Cache key is derived
Cache key derivation accounts for the model, cleaned content, and project context. Cache hits are always project-scoped and never shared across accounts.
Cache lookup
The key is checked against a distributed cache shared across all proxy instances. Hit? Return the response immediately. Miss? Forward to the provider.
Cache write (on miss)
Successful non-streaming responses are stored with a configurable TTL. The next identical request — from any instance, any user in the same project — gets a cache hit.
What a cache hit looks like
{
"model": "oah/llama-4-maverick",
"choices": [ ... ],
"aisg_metadata": {
"request_id": "req_abc123",
"cache_hit": true,
"mode": "cached",
"latency_ms": 2,
"upstream_latency_ms": 0,
"cost_usd": 0.0,
"dlp_latency_ms": 8,
"pii_detected": false
}
}The response body is identical to what the LLM would return. The aisg_metadata object tells you it was a cache hit: cost_usd: 0.0, upstream_latency_ms: 0, and a total latency measured in single-digit milliseconds instead of hundreds.
Why “DLP-Aware” Caching Matters
Most caching implementations hash the raw prompt. This is wrong if you're doing any form of PII processing. Consider two requests with different personal details but identical intent:
# Request A
"My name is Alice Johnson, SSN 123-45-6789. What's my balance?"
# Request B
"My name is Bob Smith, SSN 987-65-4321. What's my balance?"

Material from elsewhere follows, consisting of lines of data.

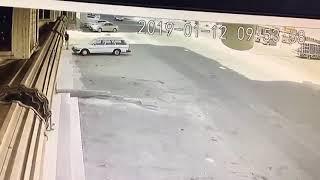 15 ثانية كانت كافية للسارق أن يسرق السيارة بعد أن تركها قائدها وهي بوضع التشغيل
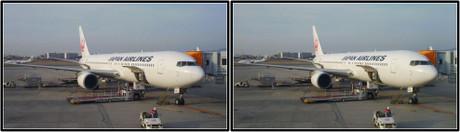 出発を待つJAL106便 JA602J(平行法用立体画像)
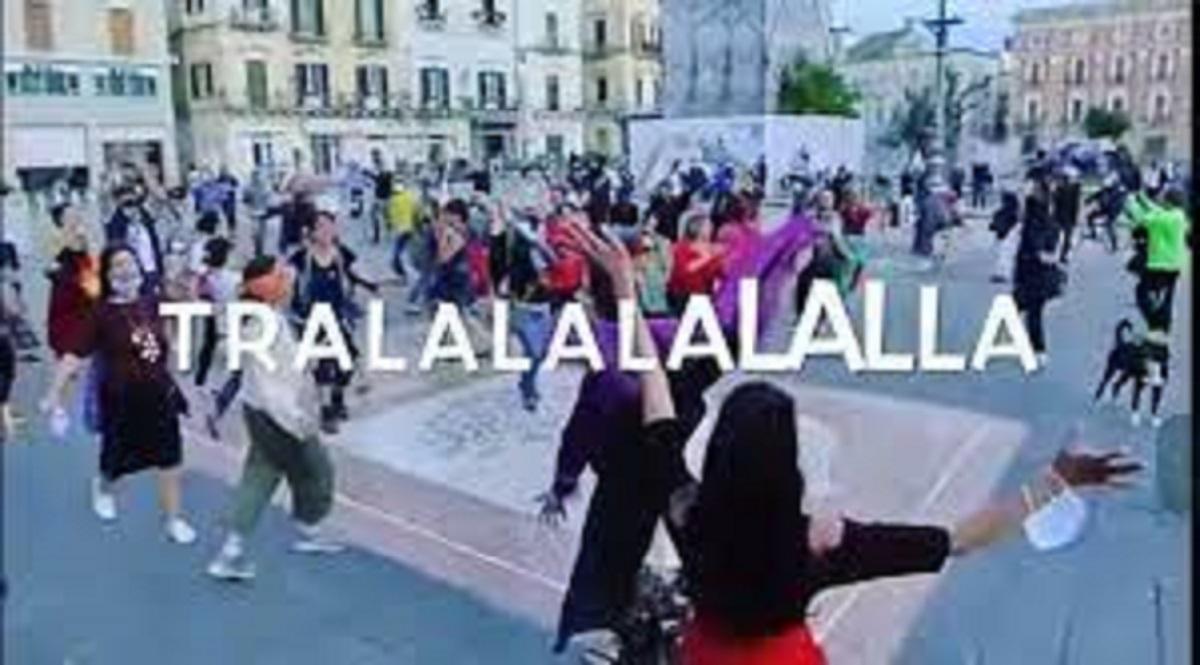 Romina Power si schiera con gli artisti: il flash mob a Lecce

# After DLP redaction, both become:
"My name is [PERSON], SSN [US_SSN]. What's my balance?"After DLP redaction, both requests are semantically identical. A DLP-aware cache computes the key on the redacted version, so Request B gets a cache hit from Request A's response. A naive cache would treat them as different prompts and pay for both.
This is particularly impactful for customer-facing applications where many users ask the same question with different personal details. The DLP pipeline strips the PII, the cache handles the deduplication, and you pay for one LLM call instead of hundreds.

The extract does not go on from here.